Desvelar wrote:More on DB. Even when he shows you a trick there is more to it. In his Something Awful(I forge the rest) the theatre thing anyways he does this whole cutting up a news paper thing but I had already seen it previously in another book I read. He just Dressed it up and combined tricks.
One of the first things you realise in mentalism (or I did, anyway) is the gulf (chasm might be a better word) between cause and effect. It's far wider than is usual in regular magic, meaning that you have far more freedom to weave a convincing presentation that fits with what Bob Cassidy calls your subplot in
Fundamentals and what Brown develops into a whole approach to creating realism in
Absolute Magic. I think it's in the introduction where he says that even if someone intellectualises your perfromance later, as you have done above, and dissects it into a series of simple tricks held together with a veneer of presentation, that doesn't matter.
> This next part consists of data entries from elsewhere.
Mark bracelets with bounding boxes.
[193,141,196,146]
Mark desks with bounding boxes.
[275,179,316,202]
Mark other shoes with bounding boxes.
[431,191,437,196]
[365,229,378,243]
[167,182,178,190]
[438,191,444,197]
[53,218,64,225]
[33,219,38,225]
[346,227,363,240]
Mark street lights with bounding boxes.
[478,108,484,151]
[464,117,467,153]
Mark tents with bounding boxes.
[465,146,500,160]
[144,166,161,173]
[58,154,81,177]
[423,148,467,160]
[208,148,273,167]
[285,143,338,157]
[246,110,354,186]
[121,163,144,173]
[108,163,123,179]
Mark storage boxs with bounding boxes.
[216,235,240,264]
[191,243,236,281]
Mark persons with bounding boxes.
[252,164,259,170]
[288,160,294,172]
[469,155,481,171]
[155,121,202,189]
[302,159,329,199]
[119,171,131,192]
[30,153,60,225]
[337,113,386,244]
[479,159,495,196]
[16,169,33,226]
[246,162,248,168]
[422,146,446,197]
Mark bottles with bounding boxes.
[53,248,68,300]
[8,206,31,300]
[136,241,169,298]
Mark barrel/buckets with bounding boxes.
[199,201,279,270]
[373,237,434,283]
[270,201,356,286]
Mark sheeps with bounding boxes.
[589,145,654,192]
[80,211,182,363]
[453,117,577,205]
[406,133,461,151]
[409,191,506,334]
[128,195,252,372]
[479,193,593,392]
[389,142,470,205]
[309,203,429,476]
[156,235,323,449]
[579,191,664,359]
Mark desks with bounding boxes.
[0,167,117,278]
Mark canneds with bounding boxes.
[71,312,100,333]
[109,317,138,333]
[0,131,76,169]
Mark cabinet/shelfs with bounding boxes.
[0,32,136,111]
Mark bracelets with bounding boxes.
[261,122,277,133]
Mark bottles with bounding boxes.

He performed, you were entertained. That's all he, you or anyone else needs.
All this talk of stooges really gets me down. As I said at the start of the thread that was split off from this one. Look into pre-show work. A good place to start is Paul Brook's book "
The Gift - The 14th Step to Mentalism". If you really do have so many books on psychology and hypnosis, I seriously suggest studying them for what they say on the topic of inducing post-hypnotic suggestions.
But please, please, don't confuse owning an extensive library with understanding what it contains. And vague allusions to ideas and effects without concrete sources will only attract ridicule. Some of the people reading this thread are extremely well read in mentalism and love nothing more than to mess with the minds of people they see as bluffing it.